The end results of Jap tenacity, natural defenses and weapons might have caused weaker men to falter, but the marines have carried out their assignment with nobility and courage. Everybody has had to take it. Even artillerymen, under the heaviest fire they have seen in the Pacific, have suffered 15% casualties...
From With Nobility and Courage
Mar. 12, 1945

Last week the nation learned just how many Marine soldiers, carrying rifles and grenades, had paid the price to take Iwo Jima: 4,189 dead, 441 missing, 15,308 wounded -- total casualties of 19,938. This was as high as Tarawa and Saipan combined, higher than the number of Union casualties in any of the bloody battles of the Civil War except Gettysburg.
From No Stopping
Mar. 26, 1945

By last week, the picture of the Iwo Jima flag raising, which had already made almost every front page in the land, was turning up again in fancy, full-page color in U.S. Sunday papers.

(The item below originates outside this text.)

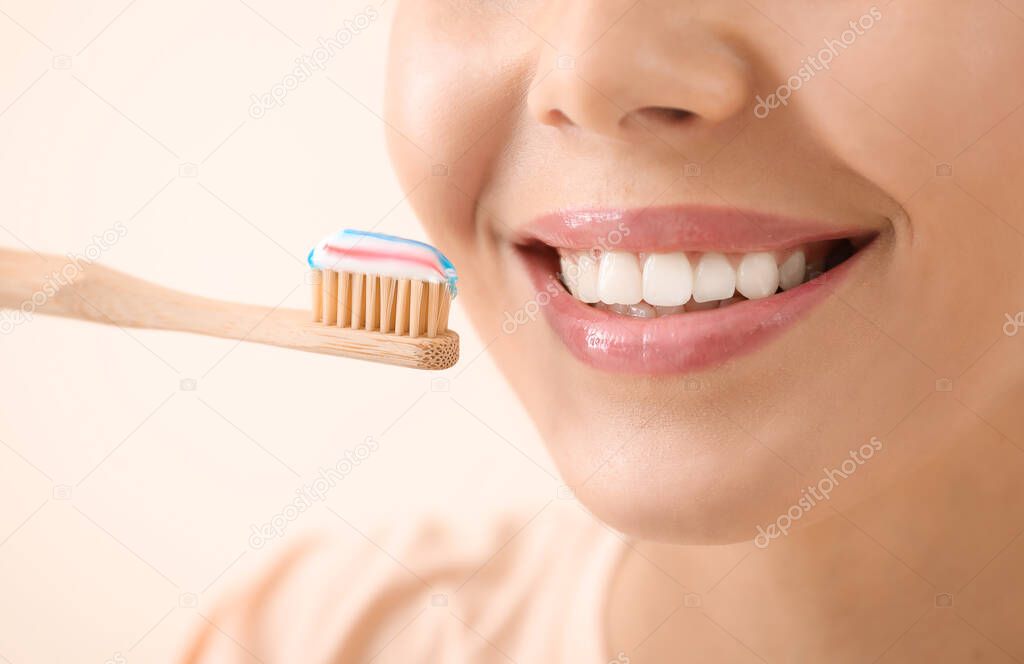 Beautiful young woman with tooth brush on light background, closeup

It was easily the most widely printed photograph of World War II.
From Story of a Picture
Mar. 26, 1945

Three of the six flag-raisers were killed in the battle for Iwo Jima. After the battle ended, Hayes and the other two survivors were ordered back to the U.S. by President Roosevelt. They were lionized from coast to coast. Rene Gagnon and John Bradley took it in stride, but Ira Hayes, a shy and bewildered Pima Indian, found the hero's role hard to play....
From Then There Were Two
Feb. 7, 1955

Through last weekend, the Oscar-nominated Letters of Iwo Jima had grossed just under $40 million, earning it the top spot during the Japanese cinema industry's all-important New Year holiday season. Not bad for a downbeat movie that chronicles one of Japan's bitterest defeats -- one that has rarely been the subject of a Japanese film.